### ASSIGNMENT
Locate the word "processed" in the data below, then copy every line that holds it.

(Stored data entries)
********************

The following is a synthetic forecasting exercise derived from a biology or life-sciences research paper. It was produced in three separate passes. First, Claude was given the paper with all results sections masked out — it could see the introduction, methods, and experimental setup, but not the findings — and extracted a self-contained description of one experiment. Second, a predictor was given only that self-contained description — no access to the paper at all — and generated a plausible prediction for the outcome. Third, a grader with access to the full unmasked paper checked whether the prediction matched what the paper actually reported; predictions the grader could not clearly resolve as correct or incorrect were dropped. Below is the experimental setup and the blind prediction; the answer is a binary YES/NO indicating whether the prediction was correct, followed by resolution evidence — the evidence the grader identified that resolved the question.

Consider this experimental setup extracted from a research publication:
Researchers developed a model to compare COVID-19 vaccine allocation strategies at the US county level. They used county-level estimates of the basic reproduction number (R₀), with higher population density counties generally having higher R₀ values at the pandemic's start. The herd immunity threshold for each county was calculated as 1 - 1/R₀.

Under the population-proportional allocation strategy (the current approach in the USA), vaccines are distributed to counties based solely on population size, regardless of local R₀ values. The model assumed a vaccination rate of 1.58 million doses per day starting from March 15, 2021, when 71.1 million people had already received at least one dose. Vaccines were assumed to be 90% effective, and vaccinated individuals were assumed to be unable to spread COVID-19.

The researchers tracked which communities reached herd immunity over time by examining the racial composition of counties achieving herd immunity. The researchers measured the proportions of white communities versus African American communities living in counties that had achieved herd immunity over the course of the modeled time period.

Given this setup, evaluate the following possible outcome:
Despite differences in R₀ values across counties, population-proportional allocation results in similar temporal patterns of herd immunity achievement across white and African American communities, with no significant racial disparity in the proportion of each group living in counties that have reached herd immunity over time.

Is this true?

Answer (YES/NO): NO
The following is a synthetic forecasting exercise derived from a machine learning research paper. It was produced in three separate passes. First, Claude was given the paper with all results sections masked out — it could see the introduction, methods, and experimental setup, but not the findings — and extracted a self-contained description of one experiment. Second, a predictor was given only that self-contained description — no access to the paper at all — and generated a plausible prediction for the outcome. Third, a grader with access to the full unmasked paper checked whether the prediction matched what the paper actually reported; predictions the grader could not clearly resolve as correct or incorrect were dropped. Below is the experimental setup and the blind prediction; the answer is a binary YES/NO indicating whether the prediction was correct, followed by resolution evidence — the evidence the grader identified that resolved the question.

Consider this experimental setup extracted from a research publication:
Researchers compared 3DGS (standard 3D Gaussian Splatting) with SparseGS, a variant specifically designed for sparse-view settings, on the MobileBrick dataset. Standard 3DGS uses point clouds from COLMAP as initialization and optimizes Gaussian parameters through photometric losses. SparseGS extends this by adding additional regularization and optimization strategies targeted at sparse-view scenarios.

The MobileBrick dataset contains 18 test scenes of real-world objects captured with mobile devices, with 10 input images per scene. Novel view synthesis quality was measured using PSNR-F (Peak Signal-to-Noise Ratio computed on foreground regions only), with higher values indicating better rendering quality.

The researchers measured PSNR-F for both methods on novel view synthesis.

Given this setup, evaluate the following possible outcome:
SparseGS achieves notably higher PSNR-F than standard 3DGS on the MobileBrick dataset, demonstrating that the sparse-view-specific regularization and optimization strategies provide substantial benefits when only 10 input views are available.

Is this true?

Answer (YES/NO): NO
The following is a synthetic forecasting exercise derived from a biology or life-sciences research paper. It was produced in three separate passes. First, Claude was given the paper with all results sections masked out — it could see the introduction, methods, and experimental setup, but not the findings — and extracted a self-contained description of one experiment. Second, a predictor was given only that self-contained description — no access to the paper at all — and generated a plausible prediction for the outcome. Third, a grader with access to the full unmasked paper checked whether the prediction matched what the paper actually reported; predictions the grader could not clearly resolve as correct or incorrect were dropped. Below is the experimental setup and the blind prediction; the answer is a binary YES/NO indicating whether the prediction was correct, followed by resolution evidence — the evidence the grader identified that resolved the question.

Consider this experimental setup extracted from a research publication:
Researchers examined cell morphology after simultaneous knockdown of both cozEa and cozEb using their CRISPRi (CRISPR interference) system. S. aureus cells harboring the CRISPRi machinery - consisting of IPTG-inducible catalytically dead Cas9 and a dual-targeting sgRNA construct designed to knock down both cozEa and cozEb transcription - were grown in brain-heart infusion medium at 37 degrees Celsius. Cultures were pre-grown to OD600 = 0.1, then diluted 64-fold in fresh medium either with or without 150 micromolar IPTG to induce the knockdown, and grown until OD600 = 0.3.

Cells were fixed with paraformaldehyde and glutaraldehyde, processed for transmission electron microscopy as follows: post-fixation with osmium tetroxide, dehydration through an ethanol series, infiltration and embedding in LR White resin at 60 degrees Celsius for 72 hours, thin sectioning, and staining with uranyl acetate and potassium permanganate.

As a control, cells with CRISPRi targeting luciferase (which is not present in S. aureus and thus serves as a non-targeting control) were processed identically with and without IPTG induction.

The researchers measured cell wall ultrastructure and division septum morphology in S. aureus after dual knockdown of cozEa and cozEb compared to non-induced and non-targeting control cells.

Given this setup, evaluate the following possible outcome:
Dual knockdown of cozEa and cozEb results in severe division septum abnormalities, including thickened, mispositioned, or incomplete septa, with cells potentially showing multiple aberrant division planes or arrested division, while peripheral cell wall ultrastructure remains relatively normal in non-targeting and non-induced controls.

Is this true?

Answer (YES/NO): YES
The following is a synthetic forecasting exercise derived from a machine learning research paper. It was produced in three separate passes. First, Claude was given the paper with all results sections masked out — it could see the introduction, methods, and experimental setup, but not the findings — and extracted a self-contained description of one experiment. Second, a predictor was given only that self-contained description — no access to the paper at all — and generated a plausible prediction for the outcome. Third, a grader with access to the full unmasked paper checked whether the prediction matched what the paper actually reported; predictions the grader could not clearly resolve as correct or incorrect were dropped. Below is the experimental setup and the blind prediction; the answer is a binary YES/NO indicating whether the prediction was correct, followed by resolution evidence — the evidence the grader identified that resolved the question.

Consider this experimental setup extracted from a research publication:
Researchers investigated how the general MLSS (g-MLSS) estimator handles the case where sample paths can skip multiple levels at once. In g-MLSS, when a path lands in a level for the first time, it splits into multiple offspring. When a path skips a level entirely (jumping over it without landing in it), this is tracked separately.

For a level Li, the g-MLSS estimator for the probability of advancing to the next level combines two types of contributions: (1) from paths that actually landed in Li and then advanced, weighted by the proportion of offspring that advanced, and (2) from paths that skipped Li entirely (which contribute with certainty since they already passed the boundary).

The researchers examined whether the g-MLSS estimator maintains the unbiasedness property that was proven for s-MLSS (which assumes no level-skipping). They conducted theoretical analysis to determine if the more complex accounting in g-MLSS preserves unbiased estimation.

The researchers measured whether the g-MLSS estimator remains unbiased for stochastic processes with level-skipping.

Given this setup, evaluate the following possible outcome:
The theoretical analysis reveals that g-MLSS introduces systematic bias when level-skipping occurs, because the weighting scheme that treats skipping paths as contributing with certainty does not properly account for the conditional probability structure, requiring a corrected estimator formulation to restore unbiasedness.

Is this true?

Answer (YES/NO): NO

********************

### OUTPUT FOR THIS EXERCISE
Cells were fixed with paraformaldehyde and glutaraldehyde, processed for transmission electron microscopy as follows: post-fixation with osmium tetroxide, dehydration through an ethanol series, infiltration and embedding in LR White resin at 60 degrees Celsius for 72 hours, thin sectioning, and staining with uranyl acetate and potassium permanganate.
As a control, cells with CRISPRi targeting luciferase (which is not present in S. aureus and thus serves as a non-targeting control) were processed identically with and without IPTG induction.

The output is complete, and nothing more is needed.